[MATERIALS PROVIDED]:
----
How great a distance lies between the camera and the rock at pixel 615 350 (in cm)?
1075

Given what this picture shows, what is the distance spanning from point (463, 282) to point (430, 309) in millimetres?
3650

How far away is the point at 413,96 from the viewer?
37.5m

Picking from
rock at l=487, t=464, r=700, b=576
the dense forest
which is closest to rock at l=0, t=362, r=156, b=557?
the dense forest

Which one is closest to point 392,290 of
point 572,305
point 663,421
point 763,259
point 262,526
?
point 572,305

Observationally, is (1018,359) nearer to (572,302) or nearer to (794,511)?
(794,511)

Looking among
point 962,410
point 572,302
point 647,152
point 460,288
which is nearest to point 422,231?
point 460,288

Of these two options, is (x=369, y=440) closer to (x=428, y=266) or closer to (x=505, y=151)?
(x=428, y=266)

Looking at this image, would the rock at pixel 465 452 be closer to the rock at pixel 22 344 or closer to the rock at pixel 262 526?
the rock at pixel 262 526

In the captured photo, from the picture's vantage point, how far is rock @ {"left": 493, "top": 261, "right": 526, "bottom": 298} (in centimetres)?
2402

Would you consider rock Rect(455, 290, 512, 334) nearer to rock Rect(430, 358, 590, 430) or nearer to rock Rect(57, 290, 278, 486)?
----
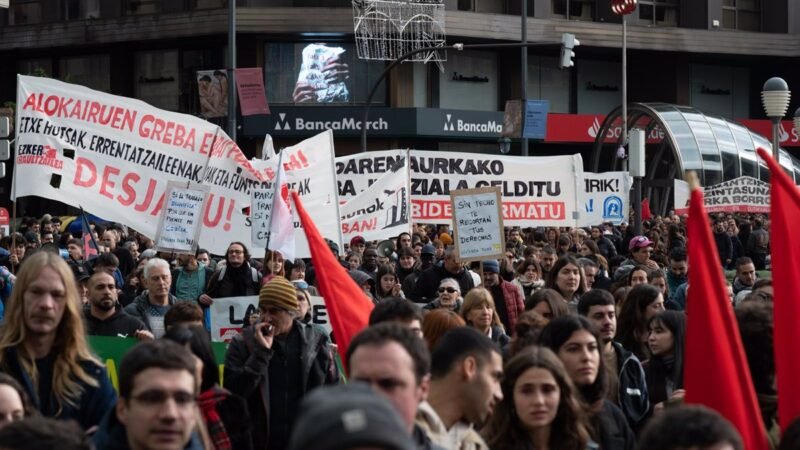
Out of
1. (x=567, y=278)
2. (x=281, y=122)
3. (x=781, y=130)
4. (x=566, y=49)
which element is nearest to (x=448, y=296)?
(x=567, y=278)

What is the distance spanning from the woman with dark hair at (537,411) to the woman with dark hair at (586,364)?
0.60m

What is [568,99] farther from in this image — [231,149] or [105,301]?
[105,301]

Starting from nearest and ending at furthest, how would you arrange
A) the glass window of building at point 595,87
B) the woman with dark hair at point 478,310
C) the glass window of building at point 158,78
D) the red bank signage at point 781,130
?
----
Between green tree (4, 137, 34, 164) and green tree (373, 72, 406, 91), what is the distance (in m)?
----
[GIVEN PROBLEM]: Show each line above that contains the string "distance". Case counts.

[OUTPUT OF THE EXERCISE]:
How great a distance lies between the camera and the rock at pixel 615 350 (in cm)?
Given what this picture shows, what is the distance spanning from point (463, 282) to point (430, 309) in millimetres?
What is the distance spanning from the woman with dark hair at (537,411) to the woman with dark hair at (586,364)?
Between green tree (4, 137, 34, 164) and green tree (373, 72, 406, 91), what is the distance (in m)?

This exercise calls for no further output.